Era
aquel un continuo desfile de noveles. Así conocí entonces a jóvenes
como Ortiz de Pinedo, un muchachito pálido y enclenque, vestido de
negro, y que se creía condenado a muerte prematura. Era amigo de Carrere
y escribía unas cosas muy tristes. Francisco Camba, un galleguito que
había estado en la Argentina y ahora hacía de pasante en un colegio. En
la Argentina había dejado a su hermano Julio, también literato, un
rebelde que escribía en hojas anarquistas. Paco Camba era, por lo visto,
la antítesis de su hermano; tenía el alma humilde y saudosa del
gallego pobre. Admiraba a Valle-Inclán y hacía por imitar su prosa
medida y cantarina. Se sabía de memoria trozos de Adega o Flor de
santidad, y de las Sonatas... Se extasiaba ante frases como: «La pobre
Concha se moría»... «La tarde era azul y triste como el alma de una
santa princesa»... «El rayo de sol penetraba en la estancia, cual la
espada de fuego de un dios antiguo»..., etcétera. ¡Aquello era estilo!
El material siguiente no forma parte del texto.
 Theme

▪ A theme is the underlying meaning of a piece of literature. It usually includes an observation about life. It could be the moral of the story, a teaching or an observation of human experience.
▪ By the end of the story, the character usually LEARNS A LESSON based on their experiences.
¡Aquello era escribir! Don Ramón -así lo llamaba él- escribía como
Flaubert. Se pasaba días enteros buscando un adjetivo... Y, qué tipo de
hombre... Vivía sólo para la literatura... Se alimentaba de té como un
fakir indio... Y, sin embargo, siempre tan arrogante y altivo. Cuando
lo invitaban a comer, decía: «Gracias, pero ya he comido...» y vivía en
perpetuo ayuno... Era un marqués de Bradomín, y, como él, feo, católico
y sentimental...
También
Bargiela era amigo de Valle-Inclán, al que llamaba simplemente
Valle... Lo admiraba, pero no tanto como Camba, y su ascetismo no le
conmovía gran cosa.
-Es, sencillamente -decía-, que no tiene estómago...
También
conocí allí a un joven poeta canario, Tomás Morales, que estudiaba
Medicina; un chico moreno, alto, delgado, indolente, con unos brazos
largos y lacios, como los mechones de negro pelo que le caían sobre la
frente. Solía llevarle a Villaespesa plátanos y cigarrillos del Jedive.
No había publicado aún nada, pero tenía ya versos para llenar un libro.